I initially had a job that involved a PostgreSQLInput component that extracted 5 columns from one table, a tmap in which I executed some data type conversions, created some date fields and loaded the data back into PostgreSQL. That went reasonably fast for a source table with less than a 100000 records or so. Then I received a source table with 32 million records and the performance went down to a grind halt and 70 rows/sec or so after I even increased the JVM arguments to XMs2560M and XMx7000M on my laptop.
I figured it must have been the tmap component in which I performed perhaps too many conversions and so I split it out and used a dedicated tconvertype. The performance didn’t increase either.
Then I decided to create a test job (attached screenshot) and reduced the complexity to only the PostgreSQLInput component with a simple select of just 5 columns and a tfileoutput delimited component into a flatfile. For the 32 million dataset, it would takes ages for the job to even start processing and eventually give a java memory heap error.

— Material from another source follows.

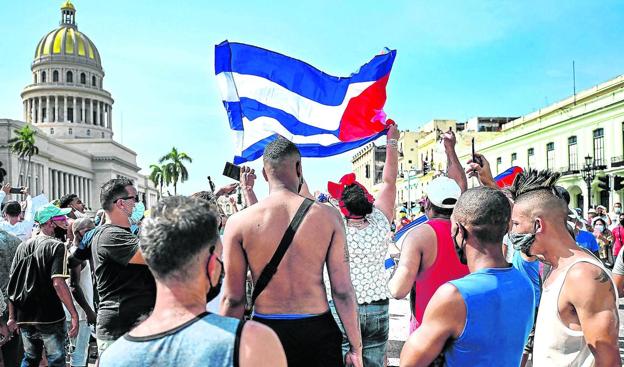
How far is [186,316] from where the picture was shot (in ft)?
5.39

I then recreated a similar job in SSIS and SSIS was able to load all 32 million records in 3 minutes and 42 secs with an avg. speed of 144,144 rows/sec.
In the meantime, I’ve played with some numbers and fetched 1M records still with good performance of 232,612 rows/sec. , 10M records and 240,028 rows/sec, 20M records and 76377 rows/sec, 30M records and 20065 rows/sec. More than 31M records seemed to freeze the job.